21 Nov 2011

Nasib RUU Desa

Rancangan Undang Undang (RUU) Desa merupakan salah satu program kerja pemerintah yang terkatung-katung cukup lama, sudah sejak tahun 2008 dan sampai sekarang masih belum jelas nasibnya. RUU dimaksud merupakan salah satu muara dari upaya merevisi UU No 32 tahun 2004 tentang pemerintahan di daerah yang dipecah ke dalam tiga RUU; yakni RUU Desa, RUU Pemerintahan Daerah dan RUU Pilkada. Ketiganya sampai saat ini belum memiliki kejelasan. RUU Pemerintahan daerah dan RUU Pilkada malahan semakin tidak jelas pembahasannya. Dari permasalahan ini, nampak jelas bahwa kita masih belum mampu mengembangkan visi yang futuristik sebagai landasan perjalanan bangsa di bidang pemerintahan dan demokrasi lokal.

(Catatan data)
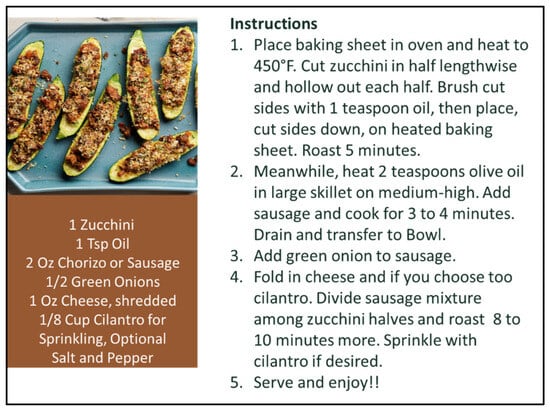 1 Zucchini
1 Tsp Oil
2 Oz Chorizo or Sausage
1/2 Green Onions
1 Oz Cheese, shredded
1/8 Cup Cilantro for Sprinkling, Optional
Salt and Pepper

Instructions
1. Place baking sheet in oven and heat to 450°F. Cut zucchini in half lengthwise and hollow out each half. Brush cut sides with 1 teaspoon oil, then place, cut sides down, on heated baking sheet. Roast 5 minutes.
2. Meanwhile, heat 2 teaspoons olive oil in large skillet on medium-high. Add sausage and cook for 3 to 4 minutes. Drain and transfer to Bowl.
3. Add green onion to sausage.
4. Fold in cheese and if you choose too cilantro. Divide sausage mixture among zucchini halves and roast 8 to 10 minutes more. Sprinkle with cilantro if desired.
5. Serve and enjoy!!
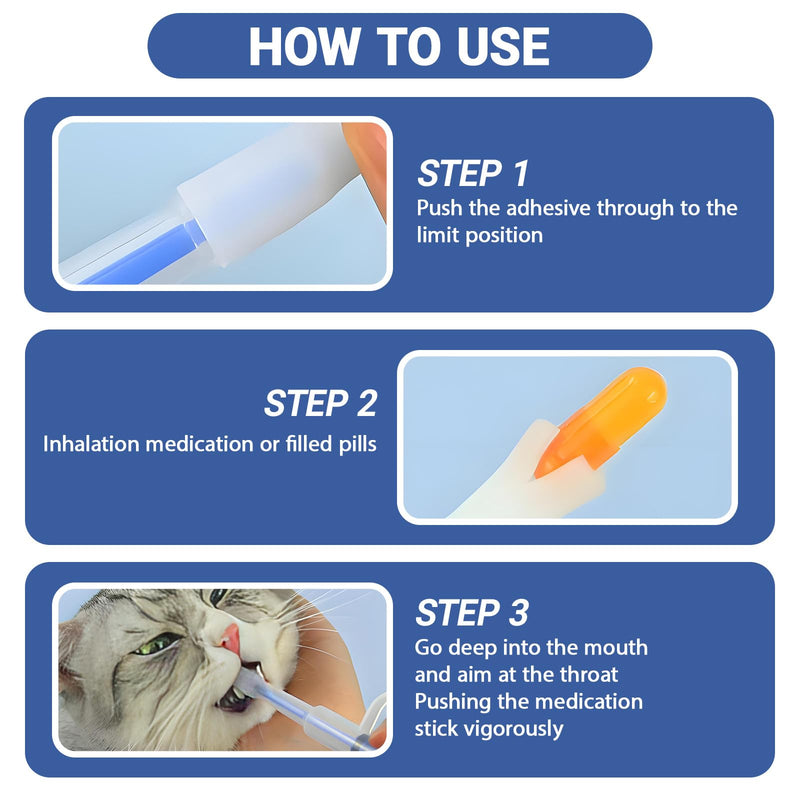 HOW TO USE

STEP 1
Push the adhesive through to the limit position

STEP 2
Inhalation medication or filled pills

STEP 3
Go deep into the mouth
and aim at the throat
Pushing the medication
stick vigorously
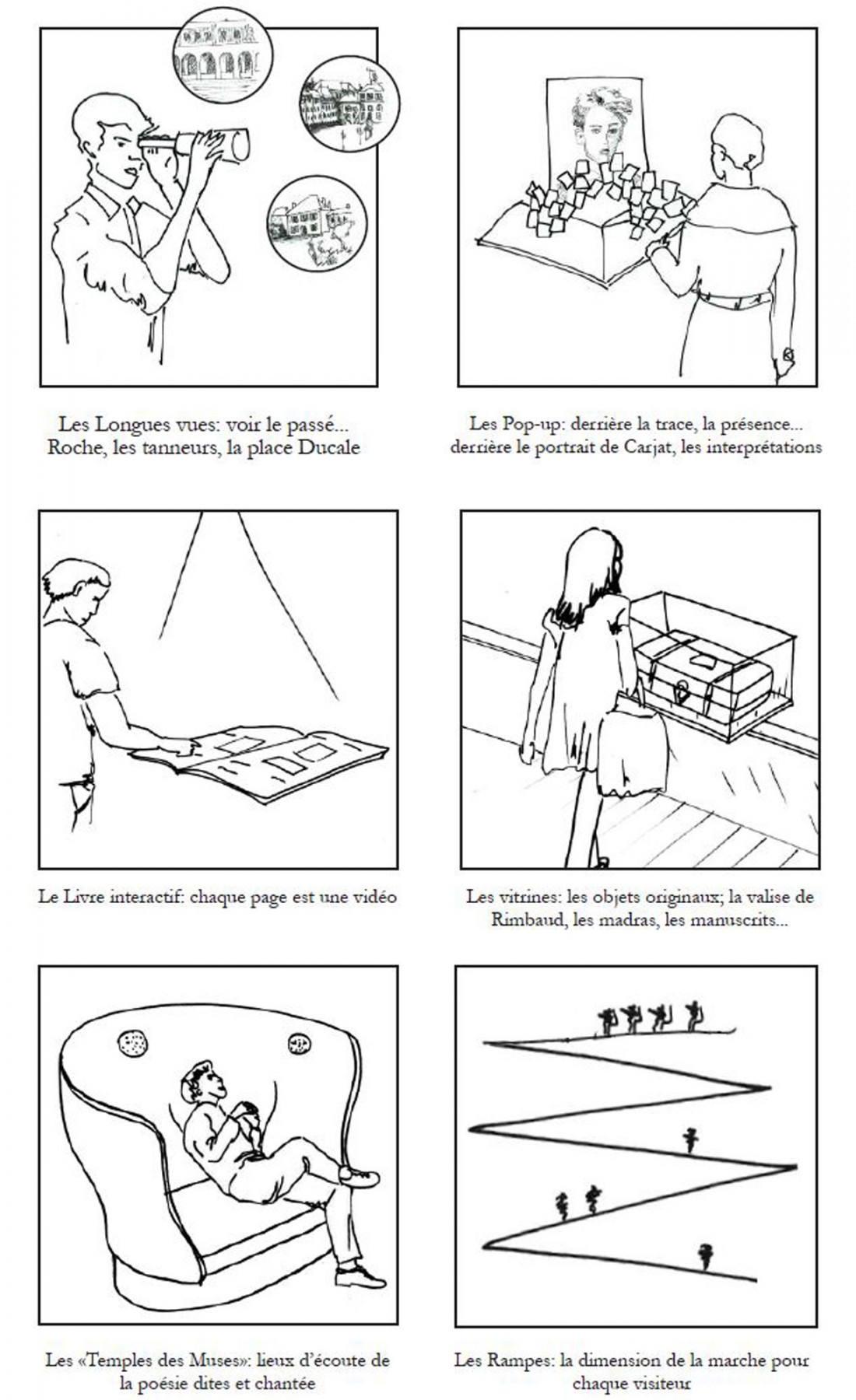 Les Longues vues: voir le passé... Roche, les tanneurs, la place Ducale

Les Pop-up: derrière la trace, la présence... derrière le portrait de Carjat, les interprétations

Le Livre interactif: chaque page est une vidéo

Les vitrines: les objets originaux; la valise de Rimbaud, les madras, les manuscrits...

Les «Temples des Muses»: lieux d'écoute de la poésie dites et chantée

Les Rampes: la dimension de la marche pour chaque visiteur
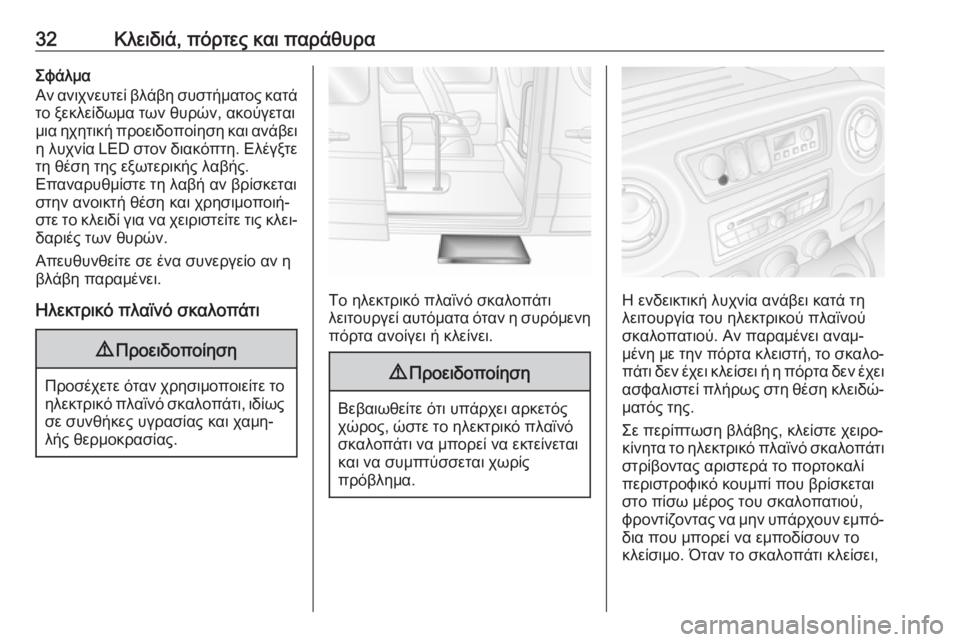 32 Κλειδιά, πόρτες και παράθυρα

Σφάλμα
Αν ανιχνευτεί βλάβη συστήματος κατά το ξεκλείδωμα των θυρών, ακούγεται μια ηχητική προειδοποίηση και ανάβει η λυχνία LED στον διακόπτη. Ελέγξτε τη θέση της εξωτερικής λαβής. Επαναρυθμίστε τη λαβή αν βρίσκεται στην ανοικτή θέση και χρησιμοποιήστε το κλειδί για να χειριστείτε τις κλειδαριές των θυρών.

Απευθυνθείτε σε ένα συνεργείο αν η βλάβη παραμένει.

Ηλεκτρικό πλαϊνό σκαλοπάτι

⚠ Προειδοποίηση

Προσέχετε όταν χρησιμοποιείτε το ηλεκτρικό πλαϊνό σκαλοπάτι, ιδίως σε συνθήκες υγρασίας και χαμηλής θερμοκρασίας.

Το ηλεκτρικό πλαϊνό σκαλοπάτι λειτουργεί αυτόματα όταν η συρόμενη πόρτα ανοίγει ή κλείνει.

⚠ Προειδοποίηση

Βεβαιωθείτε ότι υπάρχει αρκετός χώρος, ώστε το ηλεκτρικό πλαϊνό σκαλοπάτι να μπορεί να εκτείνεται και να συμπτύσσεται χωρίς πρόβλημα.

Η ενδεικτική λυχνία ανάβει κατά τη λειτουργία του ηλεκτρικού πλαϊνού σκαλοπατιού. Αν παραμένει αναμμένη με την πόρτα κλειστή, το σκαλοπάτι δεν έχει κλείσει ή η πόρτα δεν έχει ασφαλιστεί πλήρως στη θέση κλειδώματός της.

Σε περίπτωση βλάβης, κλείστε χειροκίνητα το ηλεκτρικό πλαϊνό σκαλοπάτι στρίβοντας αριστερά το πορτοκαλί περιστροφικό κουμπί που βρίσκεται στο πίσω μέρος του σκαλοπατιού, φροντίζοντας να μην υπάρχουν εμπόδια που μπορεί να εμποδίσουν το κλείσιμο. Όταν το σκαλοπάτι κλείσει,

carmanualsonline.info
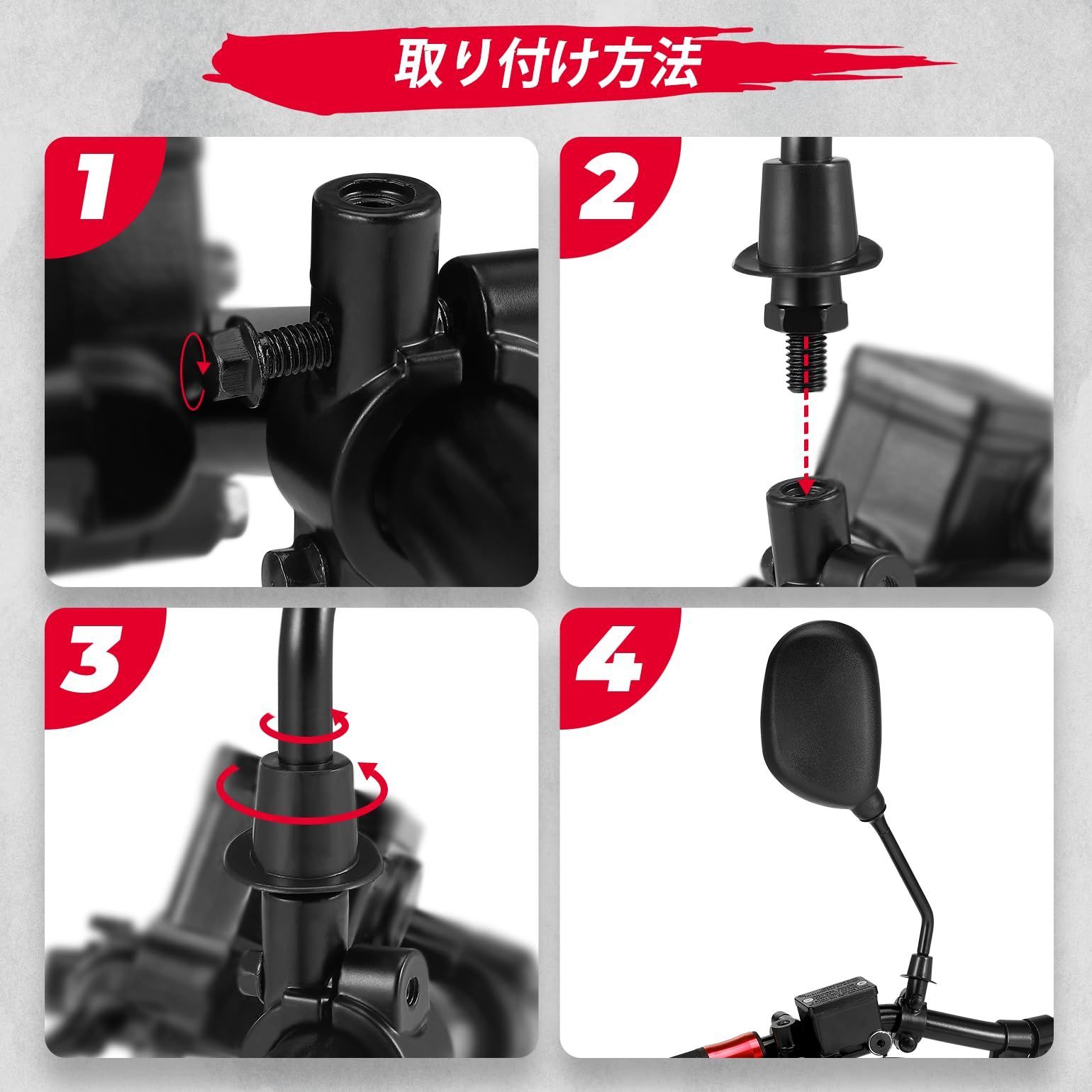 取り付け方法

1

2

3

4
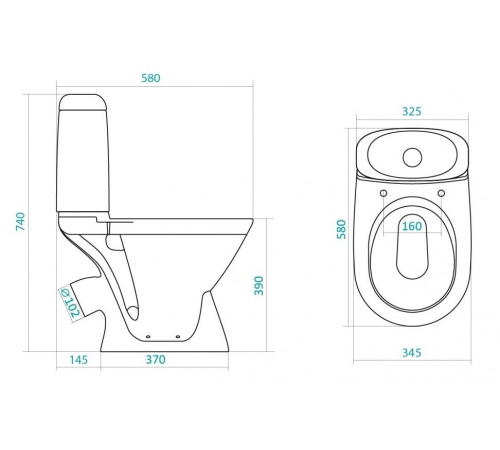 580
740
Ø102
390
145
370
325
580
160
345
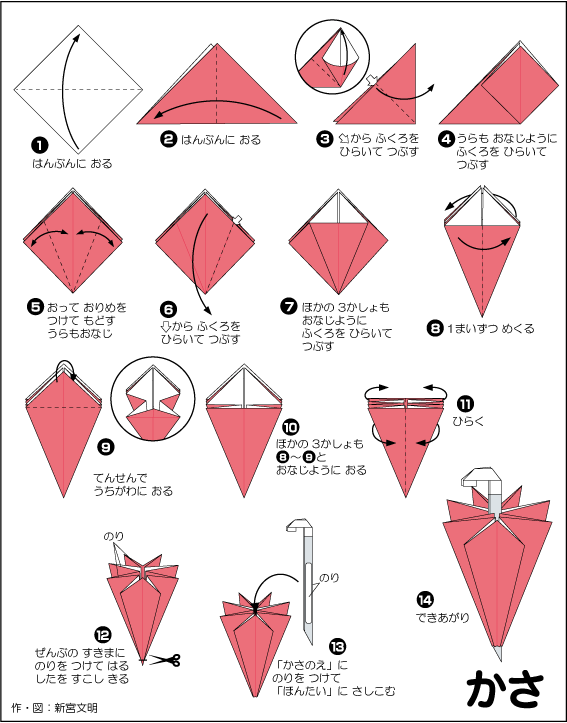 ❶
はんぶんに おる

❷ はんぶんに おる

❸ ⇩から ふくろを ひらいて つぶす

❹ うらも おなじように ふくろを ひらいて つぶす

❺ おって おりめを つけて もどす うらもおなじ

❻ ⇩から ふくろを ひらいて つぶす

❼ ほかの 3かしょも おなじように ふくろを ひらいて つぶす

❽ 1まいずつ めくる

❾
てんせんで うらがわに おる

❿ ほかの 3かしょも ❽～❾と おなじように おる

⓫ ひらく

のり

⓬ ぜんぶの すきまに のりを つけて はる したを すこし きる

のり

⓭ 「かさのえ」に のりを つけて 「ほんたい」に さしこむ

⓮ できあがり

かさ

作・図：新宮文明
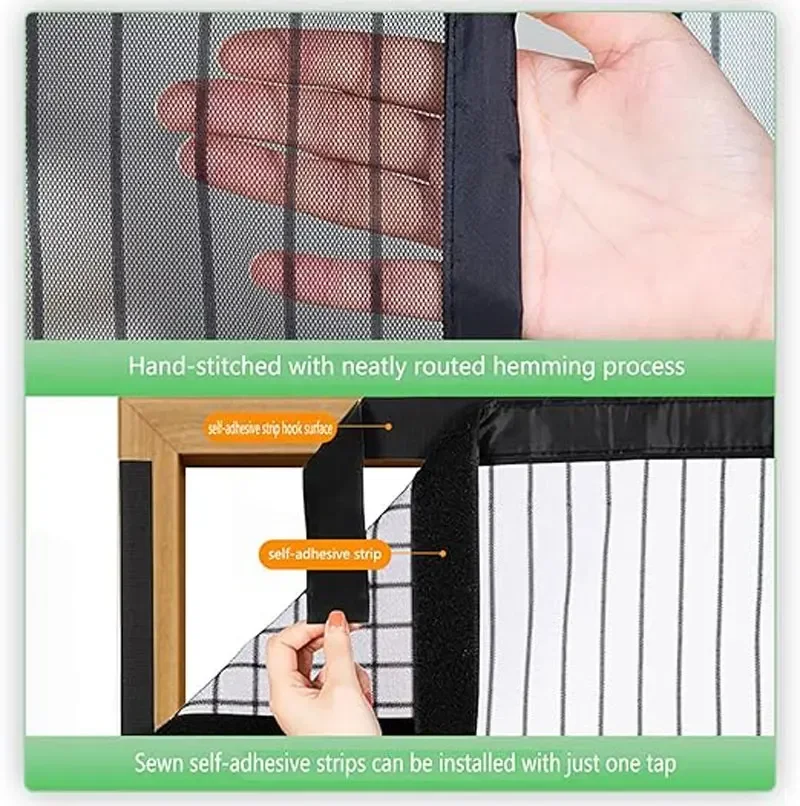 Hand-stitched with neatly routed hemming process

self-adhesive strip hook surface

self-adhesive strip

Sewn self-adhesive strips can be installed with just one tap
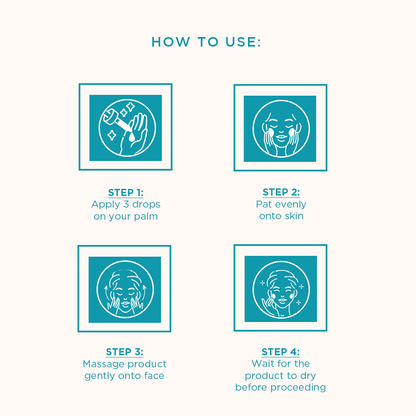 HOW TO USE:

STEP 1:
Apply 3 drops on your palm

STEP 2:
Pat evenly onto skin

STEP 3:
Massage product gently onto face

STEP 4:
Wait for the product to dry before proceeding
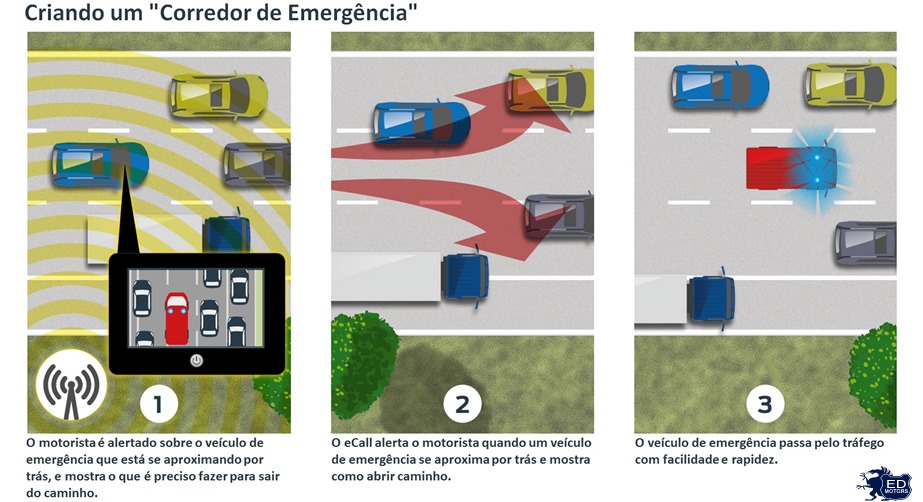 Criando um "Corredor de Emergência"

1

O motorista é alertado sobre o veículo de emergência que está se aproximando por trás, e mostra o que é preciso fazer para sair do caminho.

2

O eCall alerta o motorista quando um veículo de emergência se aproxima por trás e mostra como abrir caminho.

3

O veículo de emergência passa pelo tráfego com facilidade e rapidez.

ED MOTORS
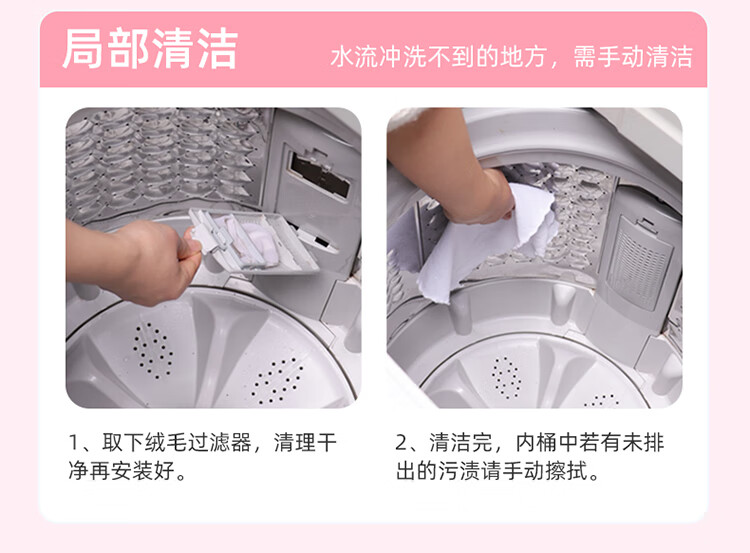 局部清洁

水流冲洗不到的地方，需手动清洁

1、取下绒毛过滤器，清理干净再安装好。

2、清洁完，内桶中若有未排出的污渍请手动擦拭。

◆ Perintah Kerja
Menurut kutipan terpilih, revisi UU No 32 tahun 2004 tentang pemerintahan di daerah dipecah ke dalam tiga RUU apa saja?

◆ Hasil Latihan
RUU Desa, RUU Pemerintahan Daerah, dan RUU Pilkada.